This screening was also the first time I had seen the film in the Italian dub, and it is the best dubbing I have ever seen/heard. Even with such familiar voices–Sterling Hayden, Burt Lancaster, Robert DeNiro, Gerard Depardieu–I was not distracted. The voices were wonderfully directed and worked well with the images. The film coheres for me more than it ever did before, and seems like his greatest work before he jumps into the deep end of filmic prettiness. THE LAST EMPEROR now looks like a re-use of NOVECENTO’s themes in a different setting—Pu YI is another Alfredo—both ridiculous men (as Bertolucci’s male protagonists often are). The film feels like Bertolucci wanted both to pay homage to and at the same time to deepen the work of Rossellini, DeSica and Visconti—a neo-realist melodrama.

I am not sure how far-and-wide the movie might play—it only got a week’s run in NYC—but since it is a Paramount restoration effort, there may be a blu ray release of it.

“They Shall Not Grow Old.” Brilliant WWI documentary from Peter Jackson using modern film making technology for good instead of evil :-), restoring historic footage to amazing clarity and even looping in sound, right down to dialog reconstructed by lip-readers (!). It’s like you’re really there in 1918 (or judging by the dental hygiene on view, maybe even 1618).

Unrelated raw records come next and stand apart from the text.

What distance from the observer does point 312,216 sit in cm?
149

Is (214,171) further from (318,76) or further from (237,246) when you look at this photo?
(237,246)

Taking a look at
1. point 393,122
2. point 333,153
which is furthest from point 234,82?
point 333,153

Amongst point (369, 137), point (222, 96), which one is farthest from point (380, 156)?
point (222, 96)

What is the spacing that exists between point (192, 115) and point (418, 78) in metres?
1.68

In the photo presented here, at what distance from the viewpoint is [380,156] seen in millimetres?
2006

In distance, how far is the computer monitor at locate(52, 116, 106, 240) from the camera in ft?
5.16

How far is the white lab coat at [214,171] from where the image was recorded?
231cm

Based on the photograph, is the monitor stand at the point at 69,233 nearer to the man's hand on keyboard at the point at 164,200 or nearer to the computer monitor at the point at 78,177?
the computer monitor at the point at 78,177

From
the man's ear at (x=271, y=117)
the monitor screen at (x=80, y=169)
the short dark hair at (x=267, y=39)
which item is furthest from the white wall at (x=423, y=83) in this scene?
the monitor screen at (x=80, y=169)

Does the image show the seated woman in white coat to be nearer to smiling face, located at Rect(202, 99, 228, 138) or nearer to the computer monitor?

Amusingly, one of the most striking aspects of the whole thing was the average British soldier’s obsession with tea. I lost count of how many times someone mentioned making it or craving it, going so far as to boil brackish, corpse-contaminated foxhole water to make a pot of it, or pilfering hot water from Vicker’s machine guns (!) or locomotive engines. And once the war’s over, the pleasure of being treated to a cup back home.

Interesting that Fleming goes out of his way to reinforce Bond’s antipathy towards the stuff. Must have been a radical notion at the time; even for a culture that celebrates eccentricity, a British hero who hates tea borders on TOO eccentric. :slight_smile:

I recommend the film to anyone with even a passing interest in history, or film restoration. Out of all the previews I saw, its interesting the only one I was really keen on was the “Apollo 11” documentary. Not sure what it says about me that I’m suddenly so in to historical docs, but I have a sneaking suspicion it has something to do with age.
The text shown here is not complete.